(Selected passage begins)
American comedian (1949–2022)

Judy Lynn Tenuta (November 7, 1949 – October 6, 2022) was an American comedian, actress, and comedy musician. She was known for her whimsical and brash persona of "The Love Goddess", mixing insult comedy, observational humor, self-promotion, and bawdy onstage antics. Throughout her career, Tenuta built a niche but devoted following, particularly among members of the LGBTQ community. Tenuta wrote two comedy books, and received two nominations for the Grammy Award for Best Comedy Album.

==Early life==
One of nine siblings, Tenuta was born in Oak Park, Illinois, on November 7, 1949, into a Catholic family to a Polish mother, Johanna Z. "Yanya" Tenuta, and an Italian father, Caesar Tenuta.

She graduated from Immaculate Heart of Mary High School in Westchester, Illinois, and attended the University of Illinois at Chicago where she majored in theater. Her interest in comedy began when she took an improv comedy class with the Chicago improv group The Second City. Shortly thereafter, she started opening for other comedians in Chicago.

==Career==

=== Comedy career ===
Tenuta began her comedy career performing openers and small time shows on the Chicago comedy circuit in the 1970s. During her first performance, Tenuta shocked audiences by dressing up as the Virgin Mary, and after being encouraged by her friends to incorporate an accordion into her routine, she began to develop the character into her iconic persona as the wisecracking "Love Goddess".

After building a fiery reputation as one of the "hottest young comics around", Tenuta left Chicago and moved to New York City to host an HBO comedy special with Ellen DeGeneres, Rita Rudner, and Paula Poundstone. By the late 1980s, Tenuta uprooted again, moving to Los Angeles, where she published her book Full Frontal Tenudity about life in Hollywood. During her time in Los Angeles, Tenuta harbored a fiercely independent attitude, openly rejecting Hollywood beauty standards and celebrity life. She continued to perform on national tours for years afterwards, making special visits to the Chicago circuit.
(Selected passage ends)
(Material provided begins)
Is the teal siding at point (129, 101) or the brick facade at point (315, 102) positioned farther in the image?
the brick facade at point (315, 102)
(Material provided ends)
Exercise requirements:
1: Summarize the text about Judy Tenuta in two sentences.
2: From the text about Judy Tenuta, extract the passage starting at "American comedian (1949–2022)" and ending at "father, Caesar Tenuta.".
The material has no connection to the text about Judy Tenuta.

Answers to this exercise:
1: Judy Tenuta (1949–2022) was an American comedian, actress, and comedy musician known for her brash "Love Goddess" persona, and she wrote two comedy books and received two Grammy nominations. Born in Oak Park, Illinois, she took up comedy after an improv class with The Second City, started out on the Chicago circuit in the 1970s, and later moved to New York City and then Los Angeles while continuing to tour nationally.

2:
American comedian (1949–2022)

Judy Lynn Tenuta (November 7, 1949 – October 6, 2022) was an American comedian, actress, and comedy musician. She was known for her whimsical and brash persona of "The Love Goddess", mixing insult comedy, observational humor, self-promotion, and bawdy onstage antics. Throughout her career, Tenuta built a niche but devoted following, particularly among members of the LGBTQ community. Tenuta wrote two comedy books, and received two nominations for the Grammy Award for Best Comedy Album.

==Early life==
One of nine siblings, Tenuta was born in Oak Park, Illinois, on November 7, 1949, into a Catholic family to a Polish mother, Johanna Z. "Yanya" Tenuta, and an Italian father, Caesar Tenuta.